Milestone 3 Submission Instructions: One group member should upload the PDF file of SQL queries to Gradescope and add all other group members to the submission as teammates.
Make sure that your Github is up to date (TAs will be looking at commits and individual contributions), and that you have a README file in your Github repo including a description of your project and what each directory in your repo corresponds to.
Now, begin building your application! Here are a few recommendations for getting started:
1. We highly recommend completing the WebDB Assignment posted in the WebDB Resources folder on Canvas. You may use this code as a starting point for your project. Feel free to copy and paste it into your project directory as long as you mention that you used it in your final report.
2. Before building anything, make sure you can retrieve data from your database and display it on a webpage. This requires setting up a server, connecting it to your database, and creating one route that queries your database then sends the data to the web client. You shouldn’t need to write much code for any of these steps, but if you’re not familiar with web development, putting all the pieces together can be challenging. Once you’ve done it once, it’s easy to replicate and modify for your different features. Reach out to your project mentor early if you struggle with this step.

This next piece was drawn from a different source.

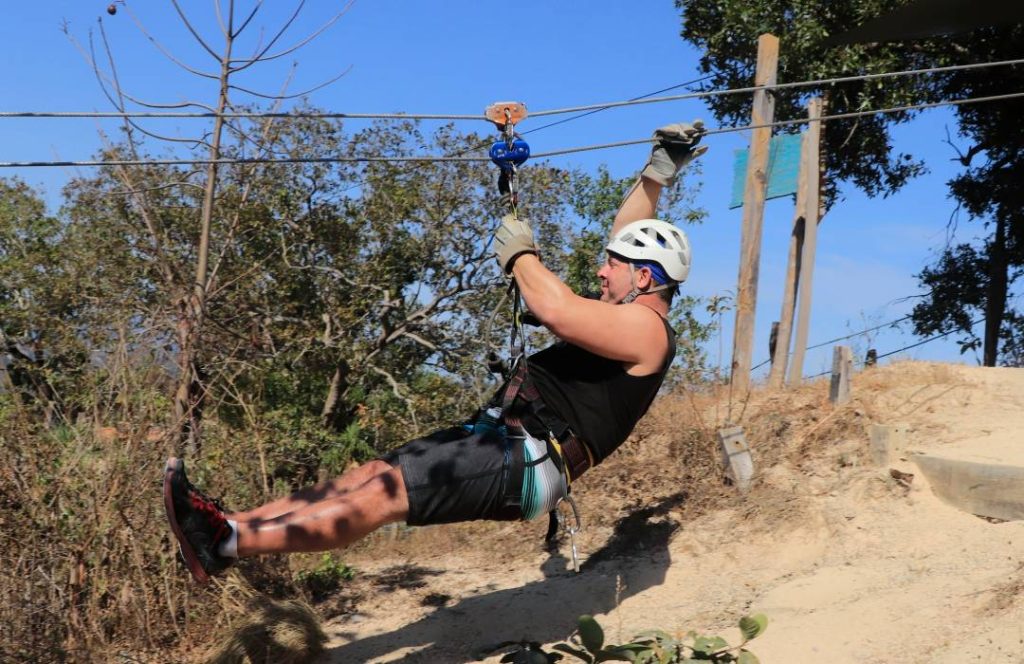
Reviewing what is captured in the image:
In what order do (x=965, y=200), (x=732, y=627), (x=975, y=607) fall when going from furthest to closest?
(x=965, y=200)
(x=732, y=627)
(x=975, y=607)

4. Milestone 4 - API Specification and Check-In
4.1 API Specification
Make a simple document containing the following for each route your app executes:
● Description of the functionality of the route
● Request path
● Request parameters, types, and descriptions
● Query parameters (parameters used in the SQL / NoSQL query)

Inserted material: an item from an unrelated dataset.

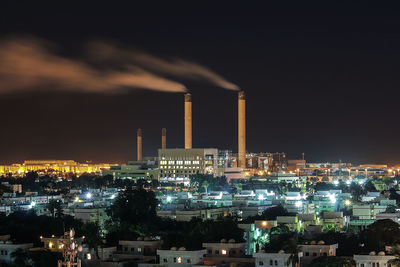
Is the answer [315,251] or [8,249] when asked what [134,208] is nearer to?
[8,249]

● Response parameters, types, and descriptions.
Using (possibly updated) queries from Milestone 3, consolidate the API routes for your server application. While you are not required to implement much on the client side, you should think about the client-side functionality supported by each route you design.
Roughly, every route should use (possibly different versions of) one query with a few parameters. Specifically, you must have routes corresponding to each of the (at least 10) queries, plus any other ‘auxiliary’ routes that may or may not use SQL queries. Please note that a route may exist without a query associated with it (e.g., adding a user). Also be mindful of the 4 complex queries that you must include in the final project.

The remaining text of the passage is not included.